Certaine femme avait une poule pondant
Chaque jour un œuf, tout autant.
Non contente, la vieille avare *
(Il est beaucoup de gens qui non contents d’avoir,
D’avoir toujours plus ont l’espoir)
Fit ce raisonnement bizarre :
Si ma poule par jour la moitié plus mangeait,
Pour sûr elle pondrait deux œufs, c’est clair et net.

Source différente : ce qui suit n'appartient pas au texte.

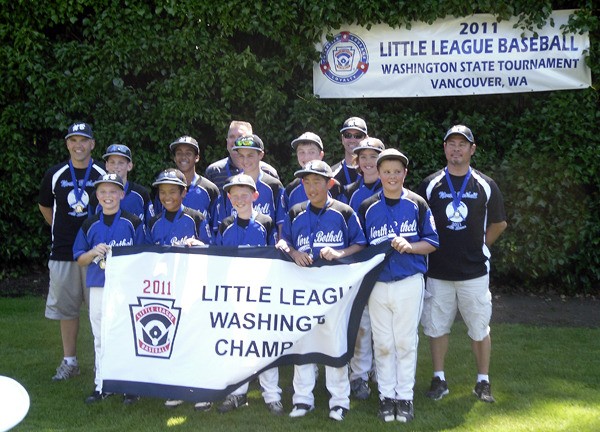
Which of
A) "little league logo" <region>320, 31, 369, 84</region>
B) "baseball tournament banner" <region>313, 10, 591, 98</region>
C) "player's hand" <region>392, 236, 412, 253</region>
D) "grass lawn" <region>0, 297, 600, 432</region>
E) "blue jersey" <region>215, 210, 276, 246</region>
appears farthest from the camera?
"little league logo" <region>320, 31, 369, 84</region>

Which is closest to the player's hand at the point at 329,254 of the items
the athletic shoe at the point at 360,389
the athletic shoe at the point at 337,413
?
the athletic shoe at the point at 337,413

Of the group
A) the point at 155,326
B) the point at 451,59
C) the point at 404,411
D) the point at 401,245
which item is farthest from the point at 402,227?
the point at 451,59

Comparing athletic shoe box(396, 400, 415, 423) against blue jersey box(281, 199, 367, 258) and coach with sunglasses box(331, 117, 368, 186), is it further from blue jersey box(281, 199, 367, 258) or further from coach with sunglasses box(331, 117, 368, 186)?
coach with sunglasses box(331, 117, 368, 186)

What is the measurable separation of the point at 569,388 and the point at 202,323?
292 cm

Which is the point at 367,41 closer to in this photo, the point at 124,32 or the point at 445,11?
the point at 445,11

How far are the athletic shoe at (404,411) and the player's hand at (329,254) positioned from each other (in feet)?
3.65

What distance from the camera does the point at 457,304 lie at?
613 centimetres

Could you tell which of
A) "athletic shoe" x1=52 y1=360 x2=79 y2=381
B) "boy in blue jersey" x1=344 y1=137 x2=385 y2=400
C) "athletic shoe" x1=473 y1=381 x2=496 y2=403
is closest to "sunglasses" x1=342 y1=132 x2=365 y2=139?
"boy in blue jersey" x1=344 y1=137 x2=385 y2=400

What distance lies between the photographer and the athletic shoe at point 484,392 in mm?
5935

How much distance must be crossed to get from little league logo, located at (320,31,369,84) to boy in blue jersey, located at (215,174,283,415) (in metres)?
3.54

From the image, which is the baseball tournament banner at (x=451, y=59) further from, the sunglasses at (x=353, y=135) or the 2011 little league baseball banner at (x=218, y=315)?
the 2011 little league baseball banner at (x=218, y=315)

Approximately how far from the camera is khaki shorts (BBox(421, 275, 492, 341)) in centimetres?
592

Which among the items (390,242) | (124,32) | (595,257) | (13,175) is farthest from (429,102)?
(13,175)

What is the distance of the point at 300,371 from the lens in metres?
5.67
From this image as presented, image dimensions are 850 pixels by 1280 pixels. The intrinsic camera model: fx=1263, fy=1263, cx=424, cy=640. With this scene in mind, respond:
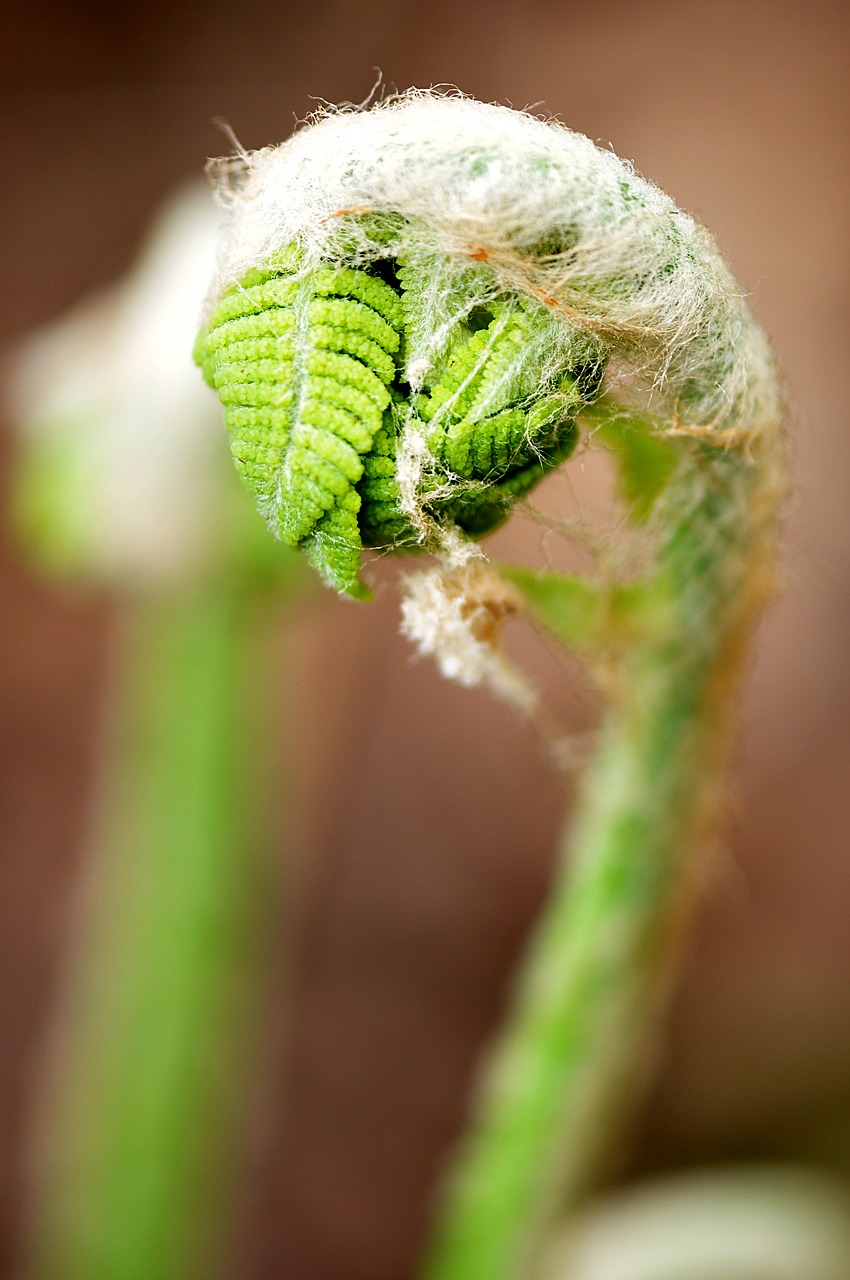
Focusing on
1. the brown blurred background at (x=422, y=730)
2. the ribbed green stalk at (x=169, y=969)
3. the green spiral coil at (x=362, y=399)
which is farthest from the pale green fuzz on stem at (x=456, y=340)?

La-dessus, à grands frais aussitôt elle achète
L’orge, l’avoine et le millet ;
D’un grand sac de blé noir même elle fait l’emplette,
Et la force à manger plus qu’elle ne voulait,
Et ne pouvait.
Qu’arriva-t-il ? bientôt la poule
Devint ronde comme une boule,
Et ne pondit rien qu’une fois Dans un mois.
Après quoi, cette poule grasse
De sa graisse mourut, et notre vieille crasse
En vain déplora son malheur,
Dont sa grande avarice était seul auteur.
Elle pensa mourir, tant sa douleur fut vive ;
Beaucoup de gens vont -jusque-là.
Quand on veut trop avoir, très-souvent il arrive
Que l’on perd même ce qu’on a.
* Boinvilllers, manuel latin, qui a pris ce sujet, s’il ne l’a pas inventé, comme dirait feu La Palisse, dans quelque fabuliste, Esope peut-être. En mettant tout sur le dos d’Esope, le 1er fabuliste de profession connu, on a plus de chance de moins se tromper.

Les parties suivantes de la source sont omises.